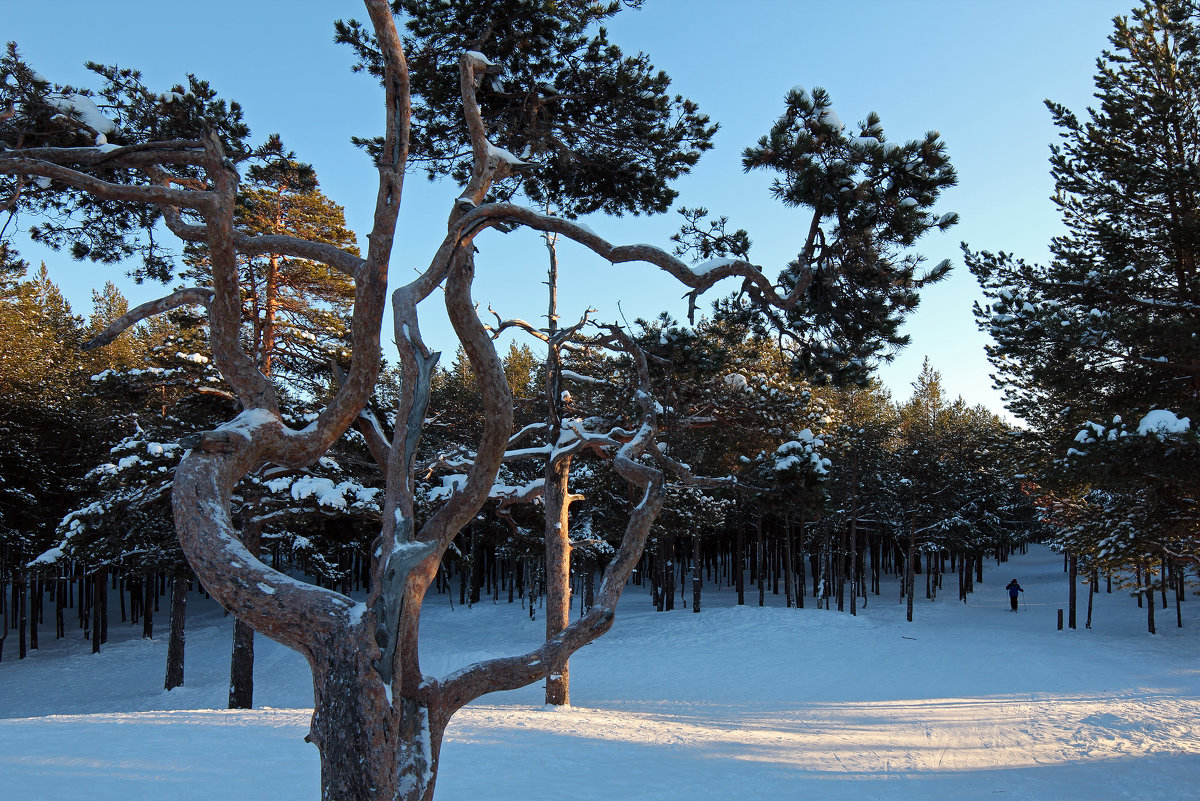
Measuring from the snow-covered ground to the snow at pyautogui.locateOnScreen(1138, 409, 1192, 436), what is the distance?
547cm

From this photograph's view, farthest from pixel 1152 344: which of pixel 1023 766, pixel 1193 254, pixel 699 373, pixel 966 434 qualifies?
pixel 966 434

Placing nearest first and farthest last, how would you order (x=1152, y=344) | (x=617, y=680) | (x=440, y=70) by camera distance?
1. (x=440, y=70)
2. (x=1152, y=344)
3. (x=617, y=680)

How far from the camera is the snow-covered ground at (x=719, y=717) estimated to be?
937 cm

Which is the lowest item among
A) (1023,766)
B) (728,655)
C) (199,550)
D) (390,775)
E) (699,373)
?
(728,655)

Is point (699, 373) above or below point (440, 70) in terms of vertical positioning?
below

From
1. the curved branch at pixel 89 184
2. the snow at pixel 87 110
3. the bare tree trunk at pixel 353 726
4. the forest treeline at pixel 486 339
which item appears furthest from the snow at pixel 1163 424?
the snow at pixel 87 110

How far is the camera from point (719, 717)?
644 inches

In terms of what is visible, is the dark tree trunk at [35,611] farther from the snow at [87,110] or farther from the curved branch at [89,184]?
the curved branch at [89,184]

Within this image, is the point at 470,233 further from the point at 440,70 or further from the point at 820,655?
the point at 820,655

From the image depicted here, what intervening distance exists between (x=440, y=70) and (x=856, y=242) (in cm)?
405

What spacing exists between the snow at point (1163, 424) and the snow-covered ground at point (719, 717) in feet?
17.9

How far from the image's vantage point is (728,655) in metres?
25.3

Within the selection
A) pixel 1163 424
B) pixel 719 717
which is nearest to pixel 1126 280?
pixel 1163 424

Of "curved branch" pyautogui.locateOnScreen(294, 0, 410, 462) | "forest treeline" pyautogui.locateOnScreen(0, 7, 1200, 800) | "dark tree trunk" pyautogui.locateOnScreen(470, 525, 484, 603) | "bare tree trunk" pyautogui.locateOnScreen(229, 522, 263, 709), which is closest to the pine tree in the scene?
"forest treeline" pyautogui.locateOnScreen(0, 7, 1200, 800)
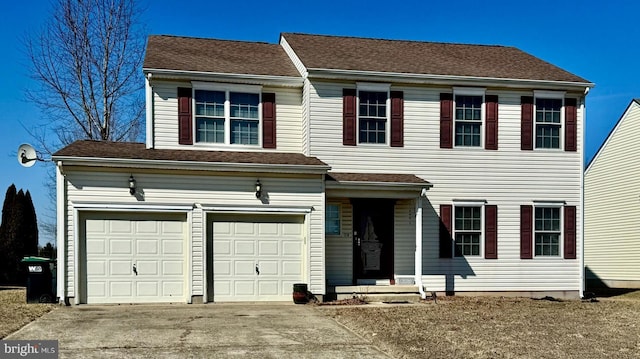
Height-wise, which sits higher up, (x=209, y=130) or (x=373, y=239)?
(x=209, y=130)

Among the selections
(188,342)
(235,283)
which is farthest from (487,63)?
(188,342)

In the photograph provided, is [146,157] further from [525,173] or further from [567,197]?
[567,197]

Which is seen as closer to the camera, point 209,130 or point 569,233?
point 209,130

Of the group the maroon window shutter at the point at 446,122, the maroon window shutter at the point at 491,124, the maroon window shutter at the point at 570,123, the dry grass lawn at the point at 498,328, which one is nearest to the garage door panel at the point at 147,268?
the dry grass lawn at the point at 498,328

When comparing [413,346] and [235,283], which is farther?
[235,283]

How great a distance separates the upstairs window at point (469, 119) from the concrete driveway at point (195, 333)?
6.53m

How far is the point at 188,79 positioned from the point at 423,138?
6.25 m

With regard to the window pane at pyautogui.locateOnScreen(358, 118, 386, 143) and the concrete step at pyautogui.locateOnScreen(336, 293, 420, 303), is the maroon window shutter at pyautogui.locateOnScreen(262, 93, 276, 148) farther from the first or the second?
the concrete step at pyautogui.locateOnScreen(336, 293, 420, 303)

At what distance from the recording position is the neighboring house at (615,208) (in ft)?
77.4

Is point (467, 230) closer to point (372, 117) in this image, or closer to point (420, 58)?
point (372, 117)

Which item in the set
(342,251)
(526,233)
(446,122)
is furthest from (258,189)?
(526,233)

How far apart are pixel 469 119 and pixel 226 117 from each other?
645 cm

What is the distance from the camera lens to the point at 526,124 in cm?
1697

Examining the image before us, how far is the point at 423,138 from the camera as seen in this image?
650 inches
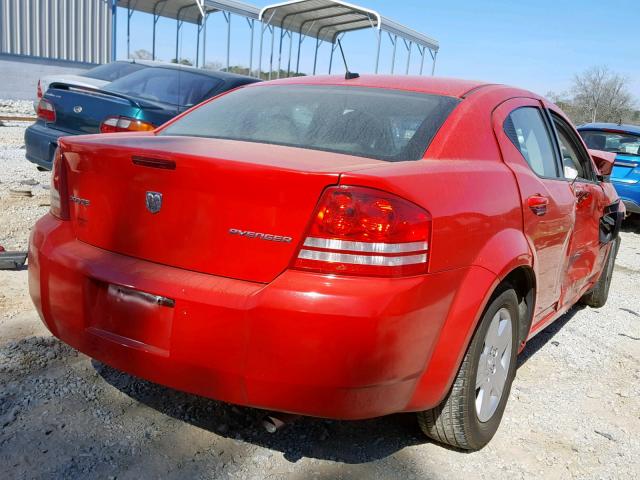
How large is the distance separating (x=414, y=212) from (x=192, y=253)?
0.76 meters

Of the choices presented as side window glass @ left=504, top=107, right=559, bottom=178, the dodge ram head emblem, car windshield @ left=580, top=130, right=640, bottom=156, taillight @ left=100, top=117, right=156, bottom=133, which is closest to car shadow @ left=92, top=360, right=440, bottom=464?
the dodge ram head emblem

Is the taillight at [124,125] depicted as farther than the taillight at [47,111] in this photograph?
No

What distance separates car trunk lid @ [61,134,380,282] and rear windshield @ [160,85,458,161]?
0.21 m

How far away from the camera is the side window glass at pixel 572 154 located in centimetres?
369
^^^^^^^^^^^^^^^^
Your task is to repeat the material above exactly, without its pictures.

Measuring from the snow-covered ground to the snow at pyautogui.locateOnScreen(1138, 409, 1192, 436), what is the distance?
547cm

From this photograph's view, farthest from pixel 1152 344: which of pixel 1023 766, pixel 1193 254, pixel 699 373, pixel 966 434 qualifies?
pixel 966 434

Placing nearest first and farthest last, how would you order (x=1152, y=344) | (x=617, y=680) | (x=440, y=70) by camera distance?
1. (x=440, y=70)
2. (x=1152, y=344)
3. (x=617, y=680)

How far from the camera is the snow-covered ground at (x=719, y=717) estimated to be?
937 cm

Which is the lowest item among
A) (1023,766)
B) (728,655)
C) (199,550)
D) (390,775)
E) (699,373)
?
(728,655)

Is point (699, 373) above or below point (440, 70) in terms of vertical positioning?
below

From
1. the curved branch at pixel 89 184
2. the snow at pixel 87 110
3. the bare tree trunk at pixel 353 726
4. the forest treeline at pixel 486 339
which item appears furthest from the snow at pixel 1163 424?
the snow at pixel 87 110

How far is the camera from point (719, 717)?
644 inches

In terms of what is visible, is the dark tree trunk at [35,611] farther from the snow at [87,110] or farther from the curved branch at [89,184]?
the curved branch at [89,184]

Within this image, is the point at 470,233 further from the point at 440,70 or further from the point at 820,655?
the point at 820,655

From the image depicted here, what intervening distance exists between (x=440, y=70) and (x=856, y=242) (in cm)?
405

What spacing exists between the snow at point (1163, 424) and the snow-covered ground at point (719, 717) in feet?
17.9

How far from the image's vantage point is (728,655) in metres?
25.3

Within the selection
A) pixel 1163 424
B) pixel 719 717
which is nearest to pixel 1126 280?
pixel 1163 424

Of "curved branch" pyautogui.locateOnScreen(294, 0, 410, 462) | "forest treeline" pyautogui.locateOnScreen(0, 7, 1200, 800) | "dark tree trunk" pyautogui.locateOnScreen(470, 525, 484, 603) | "bare tree trunk" pyautogui.locateOnScreen(229, 522, 263, 709), which is closest to the pine tree in the scene?
"forest treeline" pyautogui.locateOnScreen(0, 7, 1200, 800)
Height-wise, which sits higher up, (x=209, y=130) or (x=373, y=239)?
(x=209, y=130)

Among the selections
(188,342)
(235,283)
which is farthest from (487,63)?
(188,342)

In the photograph provided, is [146,157] further from [525,173] or further from [567,197]?
[567,197]

Which is seen as closer to the camera, point 209,130 or point 569,233?
point 209,130

Of the group the maroon window shutter at the point at 446,122, the maroon window shutter at the point at 491,124, the maroon window shutter at the point at 570,123, the dry grass lawn at the point at 498,328, which one is nearest to the garage door panel at the point at 147,268?
the dry grass lawn at the point at 498,328

When comparing [413,346] and [235,283], which is farther?
[235,283]

How great a distance separates the upstairs window at point (469, 119) from the concrete driveway at point (195, 333)?
6.53m

How far is the point at 188,79 positioned from the point at 423,138?
6.25 m

With regard to the window pane at pyautogui.locateOnScreen(358, 118, 386, 143) and the concrete step at pyautogui.locateOnScreen(336, 293, 420, 303), is the maroon window shutter at pyautogui.locateOnScreen(262, 93, 276, 148) farther from the first or the second?
the concrete step at pyautogui.locateOnScreen(336, 293, 420, 303)

At what distance from the recording position is the neighboring house at (615,208) (in ft)?
77.4

Is point (467, 230) closer to point (372, 117) in this image, or closer to point (420, 58)?
point (372, 117)

Which item in the set
(342,251)
(526,233)
(446,122)
is furthest from (258,189)?
(526,233)

How far apart are pixel 469 119 and pixel 226 117 from each other?
645 cm

What is the distance from the camera lens to the point at 526,124 in cm?
1697

Examining the image before us, how far is the point at 423,138 from the camera as seen in this image?
650 inches
How large is the distance separating (x=414, y=212) from (x=192, y=253)?
0.76 meters

Of the choices presented as side window glass @ left=504, top=107, right=559, bottom=178, the dodge ram head emblem, car windshield @ left=580, top=130, right=640, bottom=156, taillight @ left=100, top=117, right=156, bottom=133, which is closest to car shadow @ left=92, top=360, right=440, bottom=464?
the dodge ram head emblem

Is the taillight at [124,125] depicted as farther than the taillight at [47,111] in this photograph?
No

What distance separates car trunk lid @ [61,134,380,282] and rear windshield @ [160,85,458,161]?
0.21 m

How far away from the camera is the side window glass at pixel 572 154 located in centimetres?
369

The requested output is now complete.